Exercise aim
The exercise asks for every line of the data to be reproduced exactly.

Dataset entries

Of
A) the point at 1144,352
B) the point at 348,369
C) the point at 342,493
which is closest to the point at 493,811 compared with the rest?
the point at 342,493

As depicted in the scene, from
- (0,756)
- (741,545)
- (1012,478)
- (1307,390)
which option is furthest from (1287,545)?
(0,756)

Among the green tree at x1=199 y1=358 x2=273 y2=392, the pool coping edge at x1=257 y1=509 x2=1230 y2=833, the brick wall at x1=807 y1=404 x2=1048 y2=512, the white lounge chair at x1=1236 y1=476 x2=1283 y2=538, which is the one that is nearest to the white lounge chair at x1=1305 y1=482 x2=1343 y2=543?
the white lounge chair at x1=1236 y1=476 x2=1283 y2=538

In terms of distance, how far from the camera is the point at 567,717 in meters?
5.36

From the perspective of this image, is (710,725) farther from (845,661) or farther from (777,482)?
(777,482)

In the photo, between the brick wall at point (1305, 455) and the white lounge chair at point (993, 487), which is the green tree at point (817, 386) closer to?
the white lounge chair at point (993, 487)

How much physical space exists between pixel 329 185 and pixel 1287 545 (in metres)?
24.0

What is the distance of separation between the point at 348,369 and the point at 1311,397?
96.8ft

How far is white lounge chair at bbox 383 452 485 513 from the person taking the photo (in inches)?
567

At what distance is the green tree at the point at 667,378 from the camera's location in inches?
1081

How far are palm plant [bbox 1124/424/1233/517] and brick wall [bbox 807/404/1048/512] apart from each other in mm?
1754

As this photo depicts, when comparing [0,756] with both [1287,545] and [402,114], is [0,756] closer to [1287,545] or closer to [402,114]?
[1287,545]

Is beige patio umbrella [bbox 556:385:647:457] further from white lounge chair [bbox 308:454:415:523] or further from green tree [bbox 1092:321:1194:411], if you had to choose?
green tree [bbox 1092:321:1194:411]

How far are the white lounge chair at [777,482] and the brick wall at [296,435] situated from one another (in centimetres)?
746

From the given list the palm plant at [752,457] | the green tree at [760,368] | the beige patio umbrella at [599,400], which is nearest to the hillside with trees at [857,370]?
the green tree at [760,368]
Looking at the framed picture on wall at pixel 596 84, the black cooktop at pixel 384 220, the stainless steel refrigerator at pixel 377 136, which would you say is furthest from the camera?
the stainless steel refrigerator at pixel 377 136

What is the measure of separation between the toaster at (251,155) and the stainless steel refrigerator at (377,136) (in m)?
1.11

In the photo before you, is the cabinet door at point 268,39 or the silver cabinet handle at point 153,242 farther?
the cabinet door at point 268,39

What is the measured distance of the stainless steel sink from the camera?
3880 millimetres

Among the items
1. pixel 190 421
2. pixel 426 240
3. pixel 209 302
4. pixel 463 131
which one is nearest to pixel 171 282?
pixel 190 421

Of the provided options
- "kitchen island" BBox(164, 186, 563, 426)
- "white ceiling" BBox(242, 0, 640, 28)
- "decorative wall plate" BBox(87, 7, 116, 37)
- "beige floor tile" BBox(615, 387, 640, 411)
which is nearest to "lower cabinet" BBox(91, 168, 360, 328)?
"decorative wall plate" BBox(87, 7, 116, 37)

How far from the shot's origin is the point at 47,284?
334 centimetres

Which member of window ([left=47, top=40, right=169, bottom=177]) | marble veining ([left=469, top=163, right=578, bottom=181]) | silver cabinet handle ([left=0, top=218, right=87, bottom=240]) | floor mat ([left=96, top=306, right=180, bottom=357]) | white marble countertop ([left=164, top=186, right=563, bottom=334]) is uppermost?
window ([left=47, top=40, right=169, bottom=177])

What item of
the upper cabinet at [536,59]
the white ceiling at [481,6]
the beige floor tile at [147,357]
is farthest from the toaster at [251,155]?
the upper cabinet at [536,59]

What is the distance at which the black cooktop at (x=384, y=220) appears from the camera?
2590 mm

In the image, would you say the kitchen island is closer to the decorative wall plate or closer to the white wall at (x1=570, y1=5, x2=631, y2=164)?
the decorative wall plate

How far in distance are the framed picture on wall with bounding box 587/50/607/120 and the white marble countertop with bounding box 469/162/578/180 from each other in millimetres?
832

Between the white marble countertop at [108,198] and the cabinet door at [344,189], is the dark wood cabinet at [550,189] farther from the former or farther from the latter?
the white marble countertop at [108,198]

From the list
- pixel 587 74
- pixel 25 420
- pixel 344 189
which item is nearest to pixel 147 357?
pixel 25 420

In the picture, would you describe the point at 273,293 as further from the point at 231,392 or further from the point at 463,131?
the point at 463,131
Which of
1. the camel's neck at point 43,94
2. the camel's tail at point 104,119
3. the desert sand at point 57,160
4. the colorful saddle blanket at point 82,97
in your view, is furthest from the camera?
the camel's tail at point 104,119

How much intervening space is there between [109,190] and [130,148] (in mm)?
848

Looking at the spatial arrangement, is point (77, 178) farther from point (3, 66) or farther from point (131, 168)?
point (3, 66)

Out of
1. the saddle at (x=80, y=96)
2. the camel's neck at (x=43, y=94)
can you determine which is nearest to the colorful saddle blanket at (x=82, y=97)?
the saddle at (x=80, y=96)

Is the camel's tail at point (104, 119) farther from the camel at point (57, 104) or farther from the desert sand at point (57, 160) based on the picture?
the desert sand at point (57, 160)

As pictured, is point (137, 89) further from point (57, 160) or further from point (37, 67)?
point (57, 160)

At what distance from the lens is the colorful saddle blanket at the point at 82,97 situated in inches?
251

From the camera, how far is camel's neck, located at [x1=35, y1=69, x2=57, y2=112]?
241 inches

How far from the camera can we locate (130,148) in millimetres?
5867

Reply to the exercise
Of
A) the point at 1144,352
B) the point at 348,369
C) the point at 342,493
which is closest to the point at 493,811 compared with the rest?
the point at 342,493

As depicted in the scene, from
- (0,756)
- (741,545)
- (1012,478)
- (1307,390)
which option is furthest from (1287,545)?
(0,756)

Among the green tree at x1=199 y1=358 x2=273 y2=392, the pool coping edge at x1=257 y1=509 x2=1230 y2=833, the brick wall at x1=807 y1=404 x2=1048 y2=512, the white lounge chair at x1=1236 y1=476 x2=1283 y2=538, which is the one that is nearest to the white lounge chair at x1=1305 y1=482 x2=1343 y2=543?
the white lounge chair at x1=1236 y1=476 x2=1283 y2=538

In terms of distance, how far from the camera is the point at 567,717 in meters?
5.36

From the perspective of this image, is (710,725) farther from (845,661) or farther from (777,482)?
(777,482)

In the photo, between the brick wall at point (1305, 455) and the white lounge chair at point (993, 487), which is the green tree at point (817, 386) closer to?
the white lounge chair at point (993, 487)

How much physical space exists between pixel 329 185 and pixel 1287 545 (in metres)?
24.0

What is the distance of separation between the point at 348,369 and the point at 1311,397?
96.8ft

How far is white lounge chair at bbox 383 452 485 513 from the person taking the photo (in inches)?
567

At what distance is the green tree at the point at 667,378 from the camera's location in inches?
1081

How far are palm plant [bbox 1124/424/1233/517] and brick wall [bbox 807/404/1048/512] apart from each other in mm?
1754

As this photo depicts, when comparing [0,756] with both [1287,545] and [402,114], is [0,756] closer to [1287,545] or closer to [402,114]?
[1287,545]

Is beige patio umbrella [bbox 556:385:647:457] further from white lounge chair [bbox 308:454:415:523] or further from green tree [bbox 1092:321:1194:411], if you had to choose?
green tree [bbox 1092:321:1194:411]

How far are the white lounge chair at [777,482] and the brick wall at [296,435] situated from one another (in centimetres)?
746

From the given list the palm plant at [752,457] | the green tree at [760,368] | the beige patio umbrella at [599,400], which is nearest to the hillside with trees at [857,370]?
the green tree at [760,368]
Looking at the framed picture on wall at pixel 596 84, the black cooktop at pixel 384 220, the stainless steel refrigerator at pixel 377 136, which would you say is furthest from the camera?
the stainless steel refrigerator at pixel 377 136

What is the measure of separation between the toaster at (251,155) and the stainless steel refrigerator at (377,136) (in m)?
1.11

In the photo before you, is the cabinet door at point 268,39 or the silver cabinet handle at point 153,242 farther?
the cabinet door at point 268,39

What is the measured distance of the stainless steel sink from the camera?
3880 millimetres

Among the items
1. pixel 190 421
2. pixel 426 240
3. pixel 209 302
4. pixel 463 131
which one is nearest to pixel 171 282?
pixel 190 421

Of the provided options
- "kitchen island" BBox(164, 186, 563, 426)
- "white ceiling" BBox(242, 0, 640, 28)
- "decorative wall plate" BBox(87, 7, 116, 37)
- "beige floor tile" BBox(615, 387, 640, 411)
which is nearest to "lower cabinet" BBox(91, 168, 360, 328)?
"decorative wall plate" BBox(87, 7, 116, 37)

How far from the shot's origin is the point at 47,284?
334 centimetres

Which member of window ([left=47, top=40, right=169, bottom=177]) | marble veining ([left=469, top=163, right=578, bottom=181]) | silver cabinet handle ([left=0, top=218, right=87, bottom=240]) | floor mat ([left=96, top=306, right=180, bottom=357]) | white marble countertop ([left=164, top=186, right=563, bottom=334]) is uppermost?
window ([left=47, top=40, right=169, bottom=177])

What item of
the upper cabinet at [536,59]
the white ceiling at [481,6]
the beige floor tile at [147,357]
is farthest from the toaster at [251,155]?
the upper cabinet at [536,59]

What is the distance at which the black cooktop at (x=384, y=220) appears from the camera?
2590 mm

In the image, would you say the kitchen island is closer to the decorative wall plate or closer to the white wall at (x1=570, y1=5, x2=631, y2=164)?
the decorative wall plate

How far in distance are the framed picture on wall with bounding box 587/50/607/120 and the white marble countertop with bounding box 469/162/578/180 from each other in millimetres?
832

Between the white marble countertop at [108,198] and the cabinet door at [344,189], is the dark wood cabinet at [550,189] farther from the former or farther from the latter?
the white marble countertop at [108,198]

From the list
- pixel 587 74
- pixel 25 420
- pixel 344 189
which item is nearest to pixel 147 357?
pixel 25 420

In the picture, would you describe the point at 273,293 as further from the point at 231,392 or further from the point at 463,131?
the point at 463,131
Which of
1. the camel's neck at point 43,94
2. the camel's tail at point 104,119
3. the desert sand at point 57,160
4. the colorful saddle blanket at point 82,97
in your view, is furthest from the camera?
the camel's tail at point 104,119

How much intervening space is there between [109,190] and [130,148] (in mm)?
848

Looking at the spatial arrangement, is point (77, 178) farther from point (3, 66) or farther from point (131, 168)?
point (3, 66)

Out of
1. the saddle at (x=80, y=96)
2. the camel's neck at (x=43, y=94)
can you determine which is nearest to the colorful saddle blanket at (x=82, y=97)?
the saddle at (x=80, y=96)

Is the camel's tail at point (104, 119) farther from the camel at point (57, 104) or farther from the desert sand at point (57, 160) based on the picture?
the desert sand at point (57, 160)

As pictured, is point (137, 89) further from point (57, 160) or further from point (37, 67)?
point (57, 160)

At what distance from the lens is the colorful saddle blanket at the point at 82,97 situated in inches?
251

From the camera, how far is camel's neck, located at [x1=35, y1=69, x2=57, y2=112]?
241 inches

How far from the camera can we locate (130,148) in millimetres?
5867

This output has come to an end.